(Dataset entries)
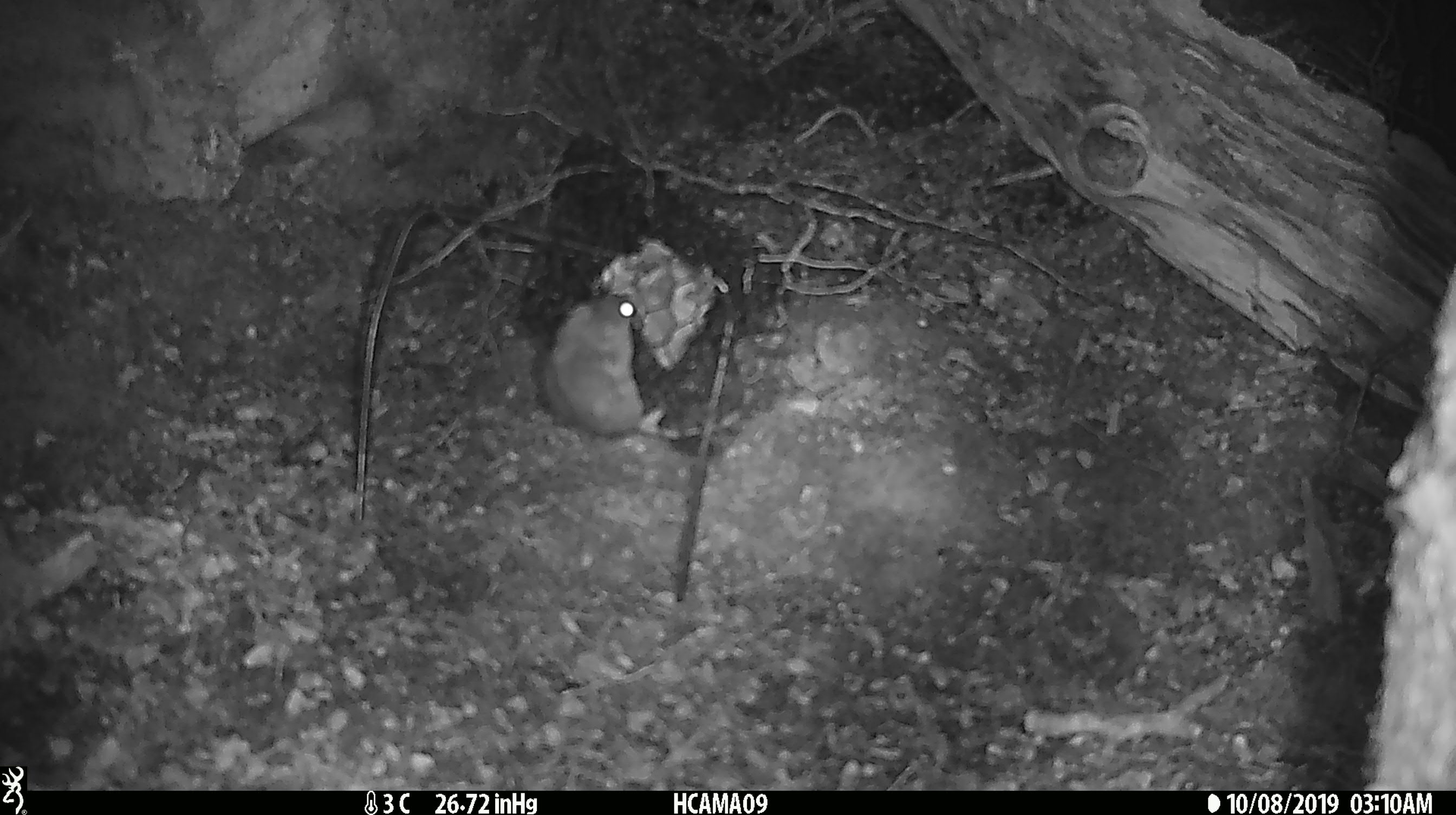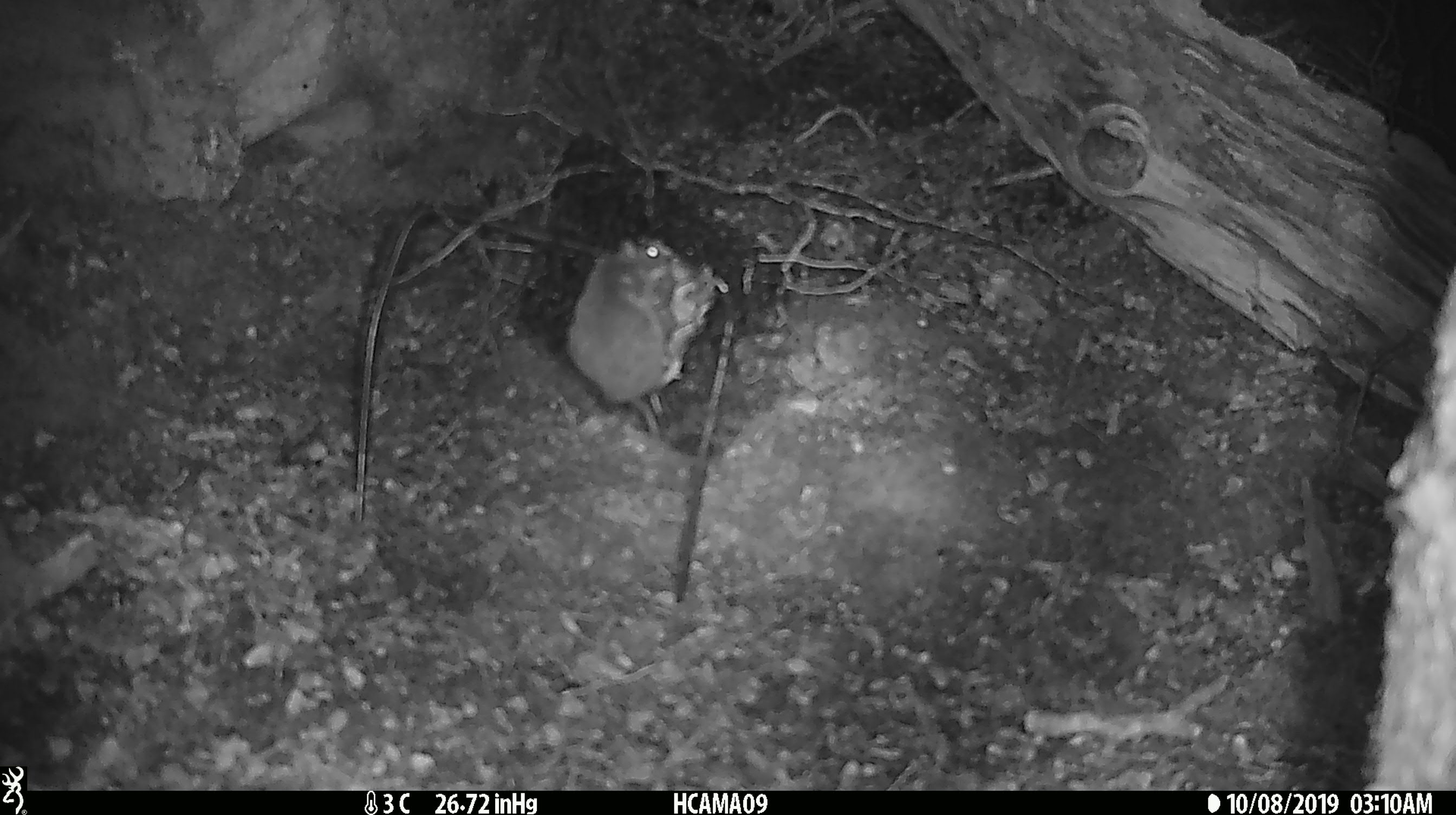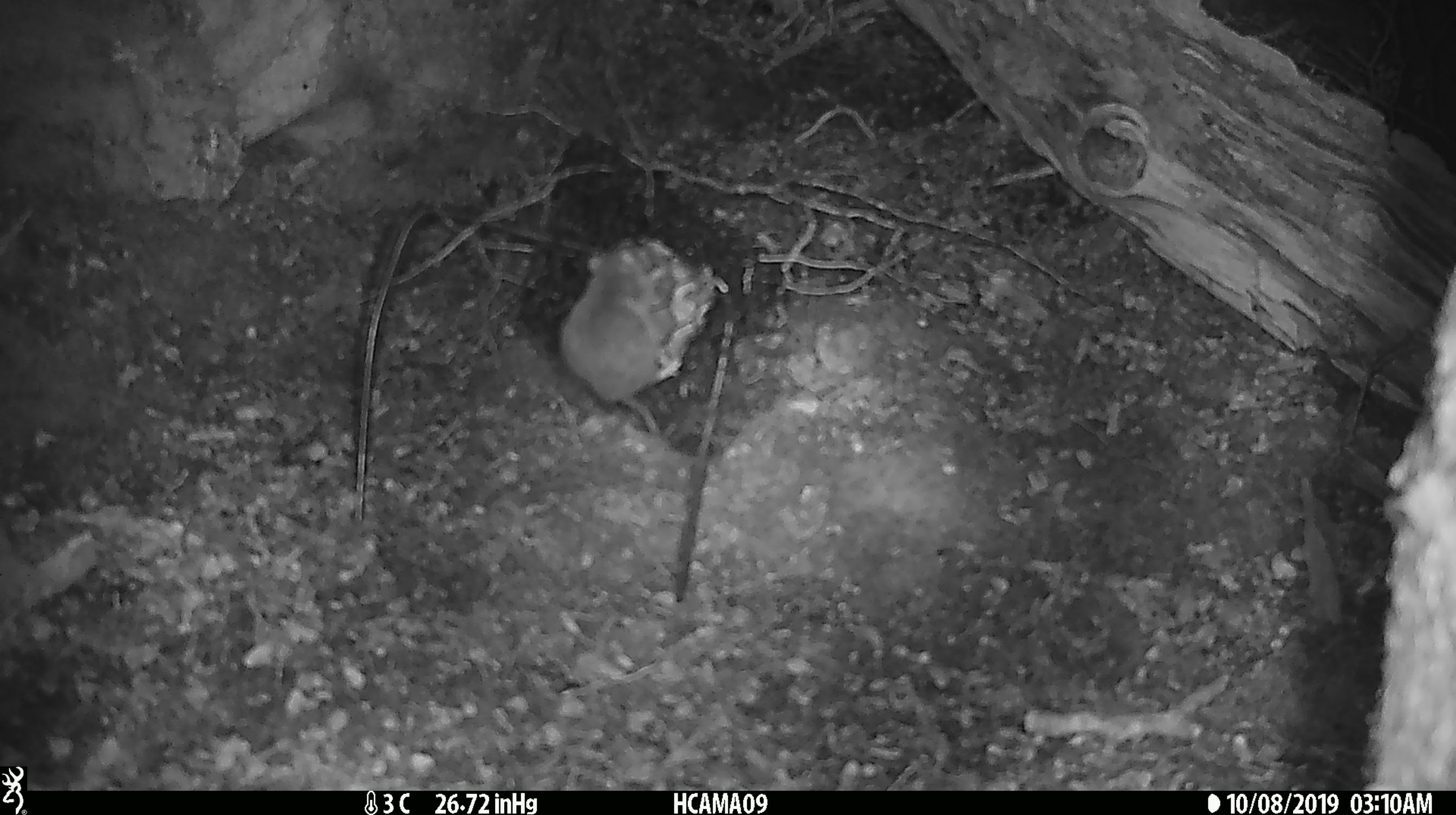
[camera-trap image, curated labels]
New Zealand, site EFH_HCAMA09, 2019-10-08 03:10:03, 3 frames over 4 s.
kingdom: Animalia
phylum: Chordata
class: Mammalia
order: Rodentia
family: Muridae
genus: Mus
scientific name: Mus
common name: mouse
Mouse (Mus).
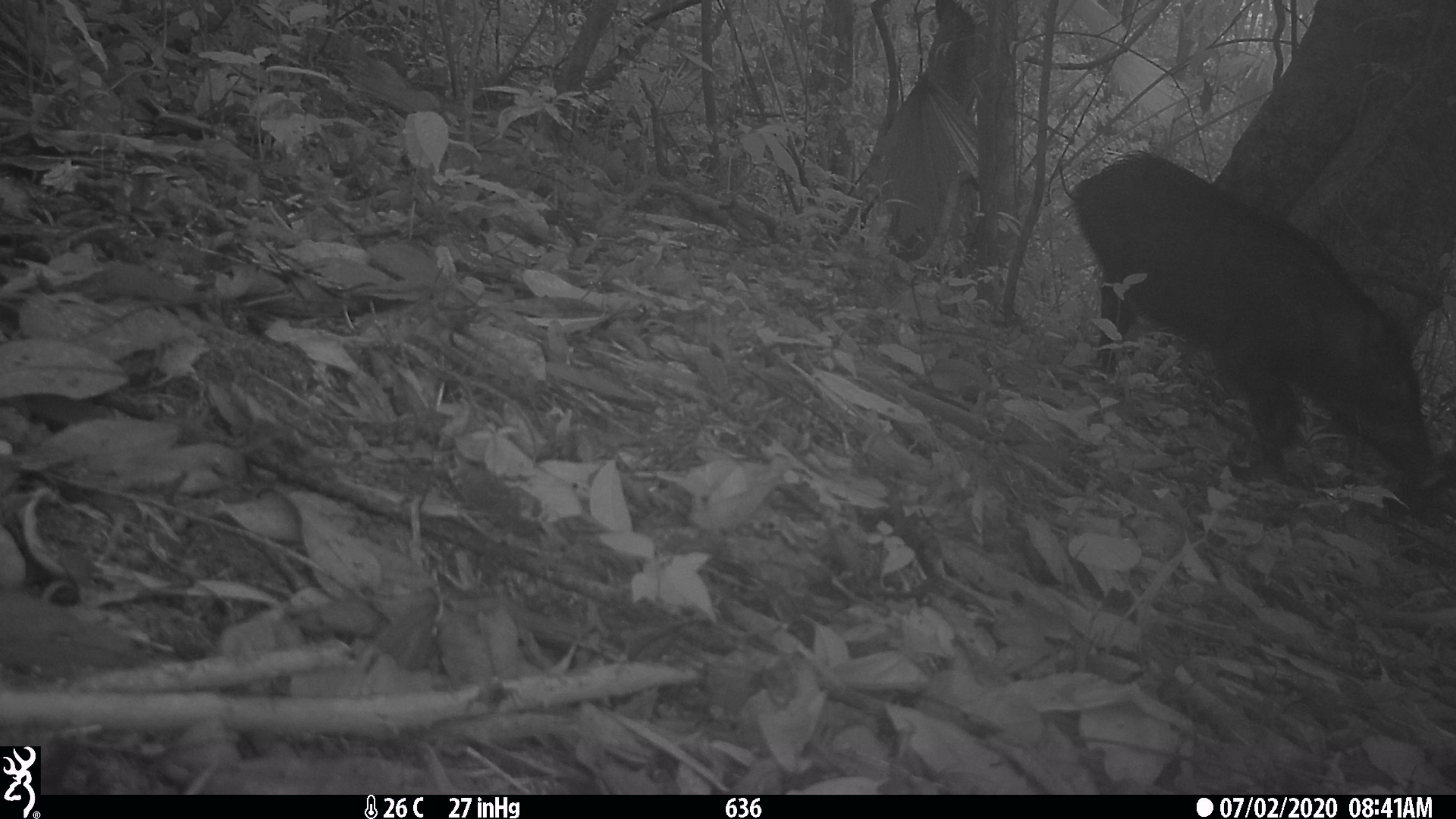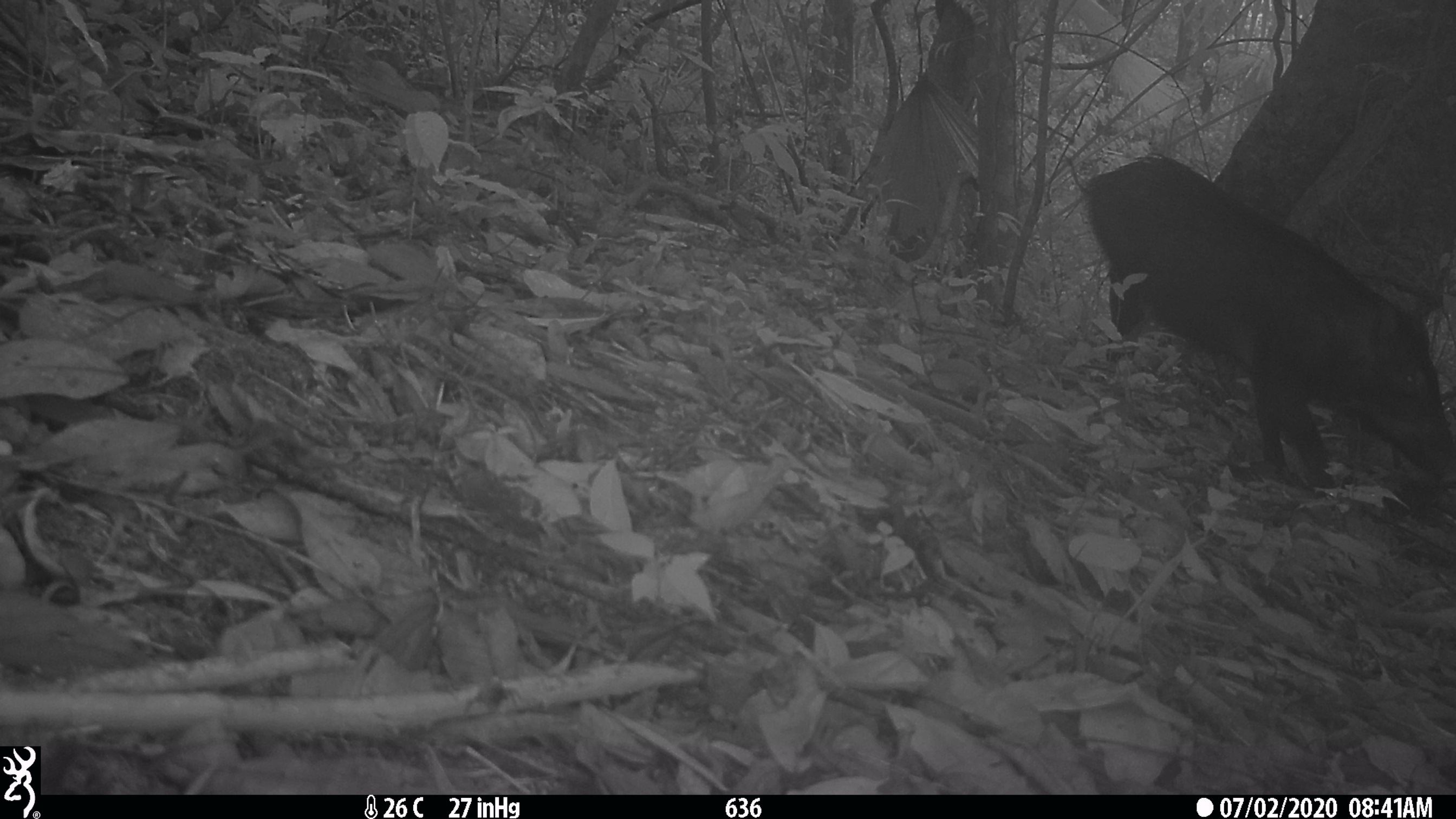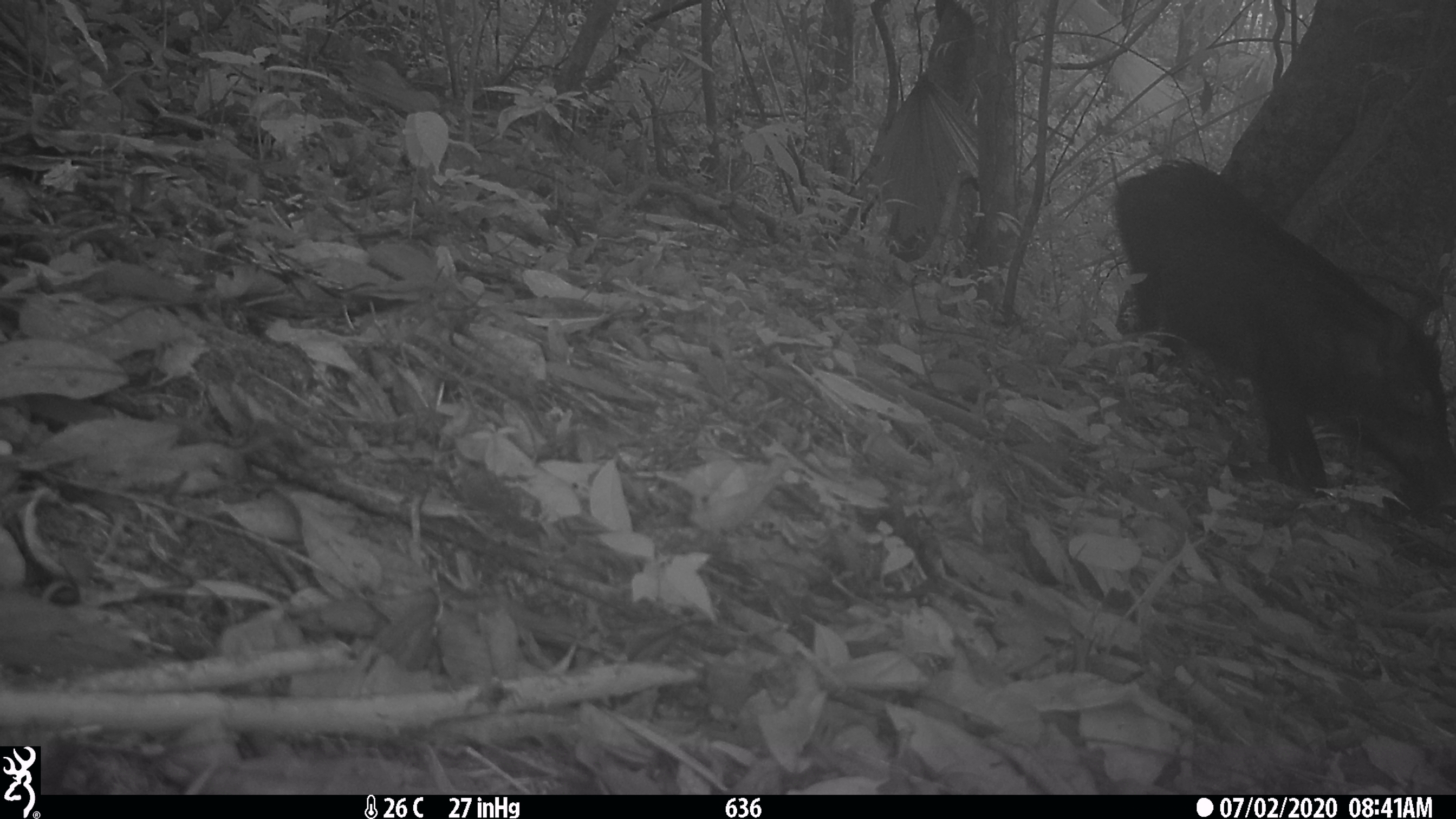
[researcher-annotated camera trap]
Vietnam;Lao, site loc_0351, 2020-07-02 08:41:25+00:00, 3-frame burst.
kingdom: Animalia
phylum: Chordata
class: Mammalia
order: Artiodactyla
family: Suidae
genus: Sus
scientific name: Sus scrofa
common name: eurasian wild pig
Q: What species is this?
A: Eurasian wild pig (Sus scrofa).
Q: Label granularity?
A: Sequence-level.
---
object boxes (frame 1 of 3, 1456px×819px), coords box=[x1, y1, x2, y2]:
eurasian wild pig: box=[1067, 149, 1447, 492]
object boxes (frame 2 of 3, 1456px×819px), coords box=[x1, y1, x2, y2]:
eurasian wild pig: box=[1061, 150, 1456, 492]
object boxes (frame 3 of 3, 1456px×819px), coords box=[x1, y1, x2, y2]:
eurasian wild pig: box=[1107, 153, 1456, 510]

• **TASK TO COMPLETE**: Working down from the line that contains "object boxes (frame 3", retype each line exactly through the last line of the data, and give nothing else.

• **RESULT BELOW**:
object boxes (frame 3 of 3, 1456px×819px), coords box=[x1, y1, x2, y2]:
eurasian wild pig: box=[1107, 153, 1456, 510]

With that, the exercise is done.